Ask a Nurse

Family Resources - Ask a Nurse

Question:

My mother walked in Glacier View Lodge a month ago. I was concerned to find her in a wheelchair when I came to visit today. I would like to know why every effort isn’t being made to keep her walking?

Answer:

We often do get questions about how we decide to use a wheelchair or any other mobility aide. The following is a brief overview of our assessment protocols.

A gait assessment and falls history is completed on admission. If a resident has used furniture to scoot around a small apartment and/or has suffered numerous falls, we know that our open spaces, long hallways and “traffic” can be daunting. Often a resident requires time to adjust to these new circumstances and build endurance. This may involve short walks with assistance and a wheelchair for distance. Our activity department does run weekly exercise programs to help maintain fitness.

Safe mobility has many components: posture, balance, stance, ability to take steps, coordination, and judgment. These can vary- a person can be stable when standing but be unsteady when they start taking steps or vice versa.

Safest independent mobility requires the following: can sit up-right without assistance; can stand without assistance; is able to stand unsupported; can take a step without moving backwards to seat self, and recalls that they need to use a walker or a cane. These abilities can vary from day to day and from morning to night. Difficulty walking can arise when, for example, residents are tired, in pain, have swollen feet, or ill fitting shoes.

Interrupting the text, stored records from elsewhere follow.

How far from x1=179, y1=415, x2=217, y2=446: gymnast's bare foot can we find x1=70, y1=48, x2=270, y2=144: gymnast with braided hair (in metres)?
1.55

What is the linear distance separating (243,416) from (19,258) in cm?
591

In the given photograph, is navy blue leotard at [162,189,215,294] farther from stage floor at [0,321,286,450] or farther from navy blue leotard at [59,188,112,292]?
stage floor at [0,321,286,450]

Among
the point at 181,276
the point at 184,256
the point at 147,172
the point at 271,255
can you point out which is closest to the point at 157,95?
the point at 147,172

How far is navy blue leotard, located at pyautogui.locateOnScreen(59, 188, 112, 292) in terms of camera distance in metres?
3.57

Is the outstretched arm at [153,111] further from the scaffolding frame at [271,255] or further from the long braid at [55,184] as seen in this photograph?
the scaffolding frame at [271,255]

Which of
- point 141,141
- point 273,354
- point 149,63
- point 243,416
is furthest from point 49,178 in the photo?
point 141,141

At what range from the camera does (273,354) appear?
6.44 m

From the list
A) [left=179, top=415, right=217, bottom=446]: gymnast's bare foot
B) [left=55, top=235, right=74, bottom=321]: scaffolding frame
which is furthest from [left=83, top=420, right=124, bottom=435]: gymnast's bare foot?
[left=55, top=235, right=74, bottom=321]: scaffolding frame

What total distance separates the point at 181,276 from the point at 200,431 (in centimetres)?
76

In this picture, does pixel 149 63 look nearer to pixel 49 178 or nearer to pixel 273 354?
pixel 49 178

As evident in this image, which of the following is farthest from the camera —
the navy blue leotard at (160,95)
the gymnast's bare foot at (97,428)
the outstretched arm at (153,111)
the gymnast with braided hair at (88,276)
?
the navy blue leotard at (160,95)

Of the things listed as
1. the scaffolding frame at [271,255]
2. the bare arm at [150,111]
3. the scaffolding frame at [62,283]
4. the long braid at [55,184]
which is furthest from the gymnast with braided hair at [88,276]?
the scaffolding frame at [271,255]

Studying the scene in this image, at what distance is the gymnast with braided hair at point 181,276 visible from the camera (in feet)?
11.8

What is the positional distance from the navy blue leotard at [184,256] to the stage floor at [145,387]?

How can you help maintain your loved one’s mobility? Provide proper fitting shoes and slippers. Assist with walking (check with the nurse first to see how much help is needed). We invite you to help us keep your loved one active and safe.


Question:

My father has recently been started on Morphine. What is it exactly and what does it mean?

Answer:

Morphine is a relatively old drug – it was first extracted from opium in 1803. Since then it has been modified and a host of painkilling variations can be found today, including codeine, meperidine (now known as Demerol), methadone, hydromophone (Dilaudid) and Fentanyl (the only opiod that is given in patch form and absorbed through the skin).

Opiods work by circulating though the body to latch onto specific receptors on the outside of cells in the brain and elsewhere. Think of a receptor as a lock on the door of a cell. Molecules, in the form of a naturally produced hormone or an opiod drug, act like a key that fits into that lock to open the door to the cell. Morphine, once it has unlocked the receptor, may cause the nerve to fire more slowly or more quickly. This change in cell action produces pain relief as well as other sensations.

It is important to remember that analgesics affect different people in different ways. A smaller dose may be adequate for one person while a larger dose is required by another.

The use of opiods for pain relief does not cause addiction. Addiction does not occur when these drugs are taken regularly, at intervals which provide continuous pain relief in an amount that has been individually adjusted to the particular person’s needs.

We hope this information is helpful to you and addresses your questions and concerns. Please feel free to speak with the RN, Charge Nurse, or your physician should you have any other concerns.